> [Aim of the exercise]: Every line in the data below that includes "width" belongs in the answer, copied as it stands.

> [Provided data]:
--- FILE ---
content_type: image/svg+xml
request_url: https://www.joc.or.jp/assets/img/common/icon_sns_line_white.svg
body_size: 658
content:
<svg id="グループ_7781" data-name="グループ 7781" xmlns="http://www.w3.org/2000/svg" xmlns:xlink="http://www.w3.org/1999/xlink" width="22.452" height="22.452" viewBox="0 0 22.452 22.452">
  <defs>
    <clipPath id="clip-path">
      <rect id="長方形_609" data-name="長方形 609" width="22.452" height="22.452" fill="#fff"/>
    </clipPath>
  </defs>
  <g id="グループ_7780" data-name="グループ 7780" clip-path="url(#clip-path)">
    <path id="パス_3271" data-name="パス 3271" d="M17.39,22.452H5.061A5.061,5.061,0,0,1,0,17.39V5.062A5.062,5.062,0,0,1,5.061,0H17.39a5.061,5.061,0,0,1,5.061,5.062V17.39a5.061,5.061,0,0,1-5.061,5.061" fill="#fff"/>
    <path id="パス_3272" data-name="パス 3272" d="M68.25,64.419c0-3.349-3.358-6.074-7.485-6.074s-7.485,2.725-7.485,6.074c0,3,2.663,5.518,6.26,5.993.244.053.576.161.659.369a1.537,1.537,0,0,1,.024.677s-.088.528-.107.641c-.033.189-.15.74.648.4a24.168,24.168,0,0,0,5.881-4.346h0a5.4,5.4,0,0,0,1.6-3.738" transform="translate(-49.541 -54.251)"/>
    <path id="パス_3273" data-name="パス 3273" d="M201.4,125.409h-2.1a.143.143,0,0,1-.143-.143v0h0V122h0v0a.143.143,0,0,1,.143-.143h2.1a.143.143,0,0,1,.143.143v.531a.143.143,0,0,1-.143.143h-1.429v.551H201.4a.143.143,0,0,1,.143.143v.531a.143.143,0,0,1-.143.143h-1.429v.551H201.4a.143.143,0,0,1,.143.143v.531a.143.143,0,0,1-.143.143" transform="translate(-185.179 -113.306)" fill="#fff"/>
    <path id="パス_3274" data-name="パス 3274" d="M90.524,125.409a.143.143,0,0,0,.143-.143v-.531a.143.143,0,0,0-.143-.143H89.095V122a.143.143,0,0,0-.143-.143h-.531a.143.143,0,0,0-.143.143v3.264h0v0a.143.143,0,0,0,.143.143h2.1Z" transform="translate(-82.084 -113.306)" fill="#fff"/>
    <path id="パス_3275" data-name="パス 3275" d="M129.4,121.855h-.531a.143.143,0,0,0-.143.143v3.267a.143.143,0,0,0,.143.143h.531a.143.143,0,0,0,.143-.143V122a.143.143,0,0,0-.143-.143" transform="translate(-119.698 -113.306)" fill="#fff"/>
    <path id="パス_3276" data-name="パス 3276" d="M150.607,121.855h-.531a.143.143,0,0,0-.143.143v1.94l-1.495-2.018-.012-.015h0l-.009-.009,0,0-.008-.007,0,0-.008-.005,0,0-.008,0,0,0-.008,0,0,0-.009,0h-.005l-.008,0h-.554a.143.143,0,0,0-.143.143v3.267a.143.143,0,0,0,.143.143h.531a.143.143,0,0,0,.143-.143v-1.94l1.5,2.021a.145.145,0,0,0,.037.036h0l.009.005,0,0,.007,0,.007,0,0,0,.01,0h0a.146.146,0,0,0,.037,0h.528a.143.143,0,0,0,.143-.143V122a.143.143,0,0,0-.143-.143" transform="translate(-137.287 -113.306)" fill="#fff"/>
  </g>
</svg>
==
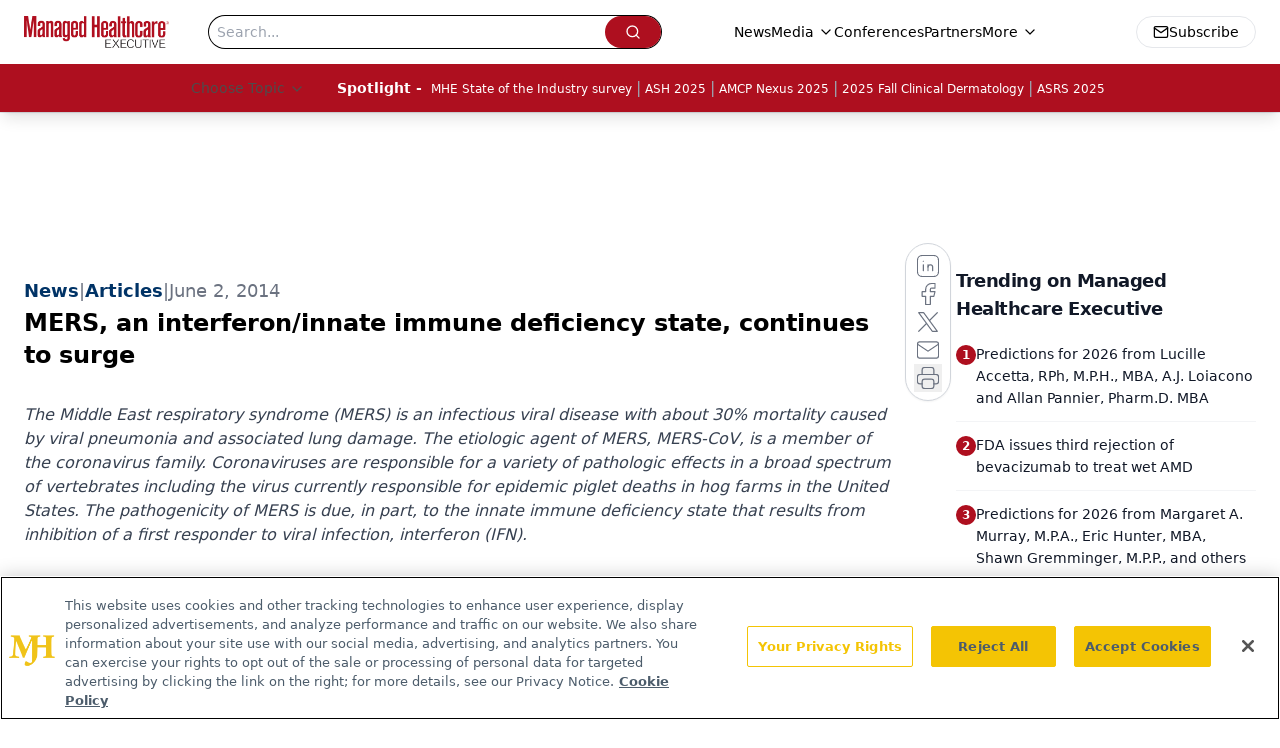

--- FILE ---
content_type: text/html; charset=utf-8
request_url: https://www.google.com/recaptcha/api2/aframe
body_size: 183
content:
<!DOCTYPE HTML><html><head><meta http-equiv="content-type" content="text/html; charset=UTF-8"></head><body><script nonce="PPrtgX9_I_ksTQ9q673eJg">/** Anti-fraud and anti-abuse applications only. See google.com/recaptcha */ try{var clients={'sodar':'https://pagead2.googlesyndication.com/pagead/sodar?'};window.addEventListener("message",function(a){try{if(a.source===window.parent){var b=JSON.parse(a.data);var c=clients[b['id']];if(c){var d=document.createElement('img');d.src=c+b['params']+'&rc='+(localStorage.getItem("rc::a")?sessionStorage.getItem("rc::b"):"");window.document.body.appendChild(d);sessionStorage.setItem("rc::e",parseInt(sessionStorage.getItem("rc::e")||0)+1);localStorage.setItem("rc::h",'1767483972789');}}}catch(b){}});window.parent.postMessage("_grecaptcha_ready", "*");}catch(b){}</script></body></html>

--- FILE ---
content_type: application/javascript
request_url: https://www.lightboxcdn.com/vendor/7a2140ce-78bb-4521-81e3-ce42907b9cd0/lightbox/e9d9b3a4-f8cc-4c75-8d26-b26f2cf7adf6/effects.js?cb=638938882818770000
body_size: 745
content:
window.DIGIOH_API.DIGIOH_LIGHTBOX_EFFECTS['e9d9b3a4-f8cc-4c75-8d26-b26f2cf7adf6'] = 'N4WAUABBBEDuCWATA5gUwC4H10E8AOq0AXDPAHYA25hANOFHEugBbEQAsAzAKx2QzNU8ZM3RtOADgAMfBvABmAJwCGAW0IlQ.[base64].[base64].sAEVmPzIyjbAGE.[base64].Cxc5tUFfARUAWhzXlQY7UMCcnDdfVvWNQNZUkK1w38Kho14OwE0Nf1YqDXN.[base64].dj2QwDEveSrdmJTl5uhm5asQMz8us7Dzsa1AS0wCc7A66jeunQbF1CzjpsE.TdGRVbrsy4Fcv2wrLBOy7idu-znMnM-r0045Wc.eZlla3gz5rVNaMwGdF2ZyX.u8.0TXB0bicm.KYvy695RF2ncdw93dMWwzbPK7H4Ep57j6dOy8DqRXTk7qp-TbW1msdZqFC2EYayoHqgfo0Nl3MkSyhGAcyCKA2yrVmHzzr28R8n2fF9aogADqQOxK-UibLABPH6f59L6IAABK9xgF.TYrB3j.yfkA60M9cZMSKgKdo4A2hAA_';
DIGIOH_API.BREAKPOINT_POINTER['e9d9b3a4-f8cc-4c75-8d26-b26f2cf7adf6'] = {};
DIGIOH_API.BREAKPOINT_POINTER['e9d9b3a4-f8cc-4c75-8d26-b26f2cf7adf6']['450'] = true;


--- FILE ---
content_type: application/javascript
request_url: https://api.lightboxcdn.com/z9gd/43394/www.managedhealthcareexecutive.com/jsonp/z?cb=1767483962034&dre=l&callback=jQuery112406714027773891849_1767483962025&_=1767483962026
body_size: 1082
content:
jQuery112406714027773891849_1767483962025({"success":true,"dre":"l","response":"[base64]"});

> [Finished task]:
<svg id="グループ_7781" data-name="グループ 7781" xmlns="http://www.w3.org/2000/svg" xmlns:xlink="http://www.w3.org/1999/xlink" width="22.452" height="22.452" viewBox="0 0 22.452 22.452">
      <rect id="長方形_609" data-name="長方形 609" width="22.452" height="22.452" fill="#fff"/>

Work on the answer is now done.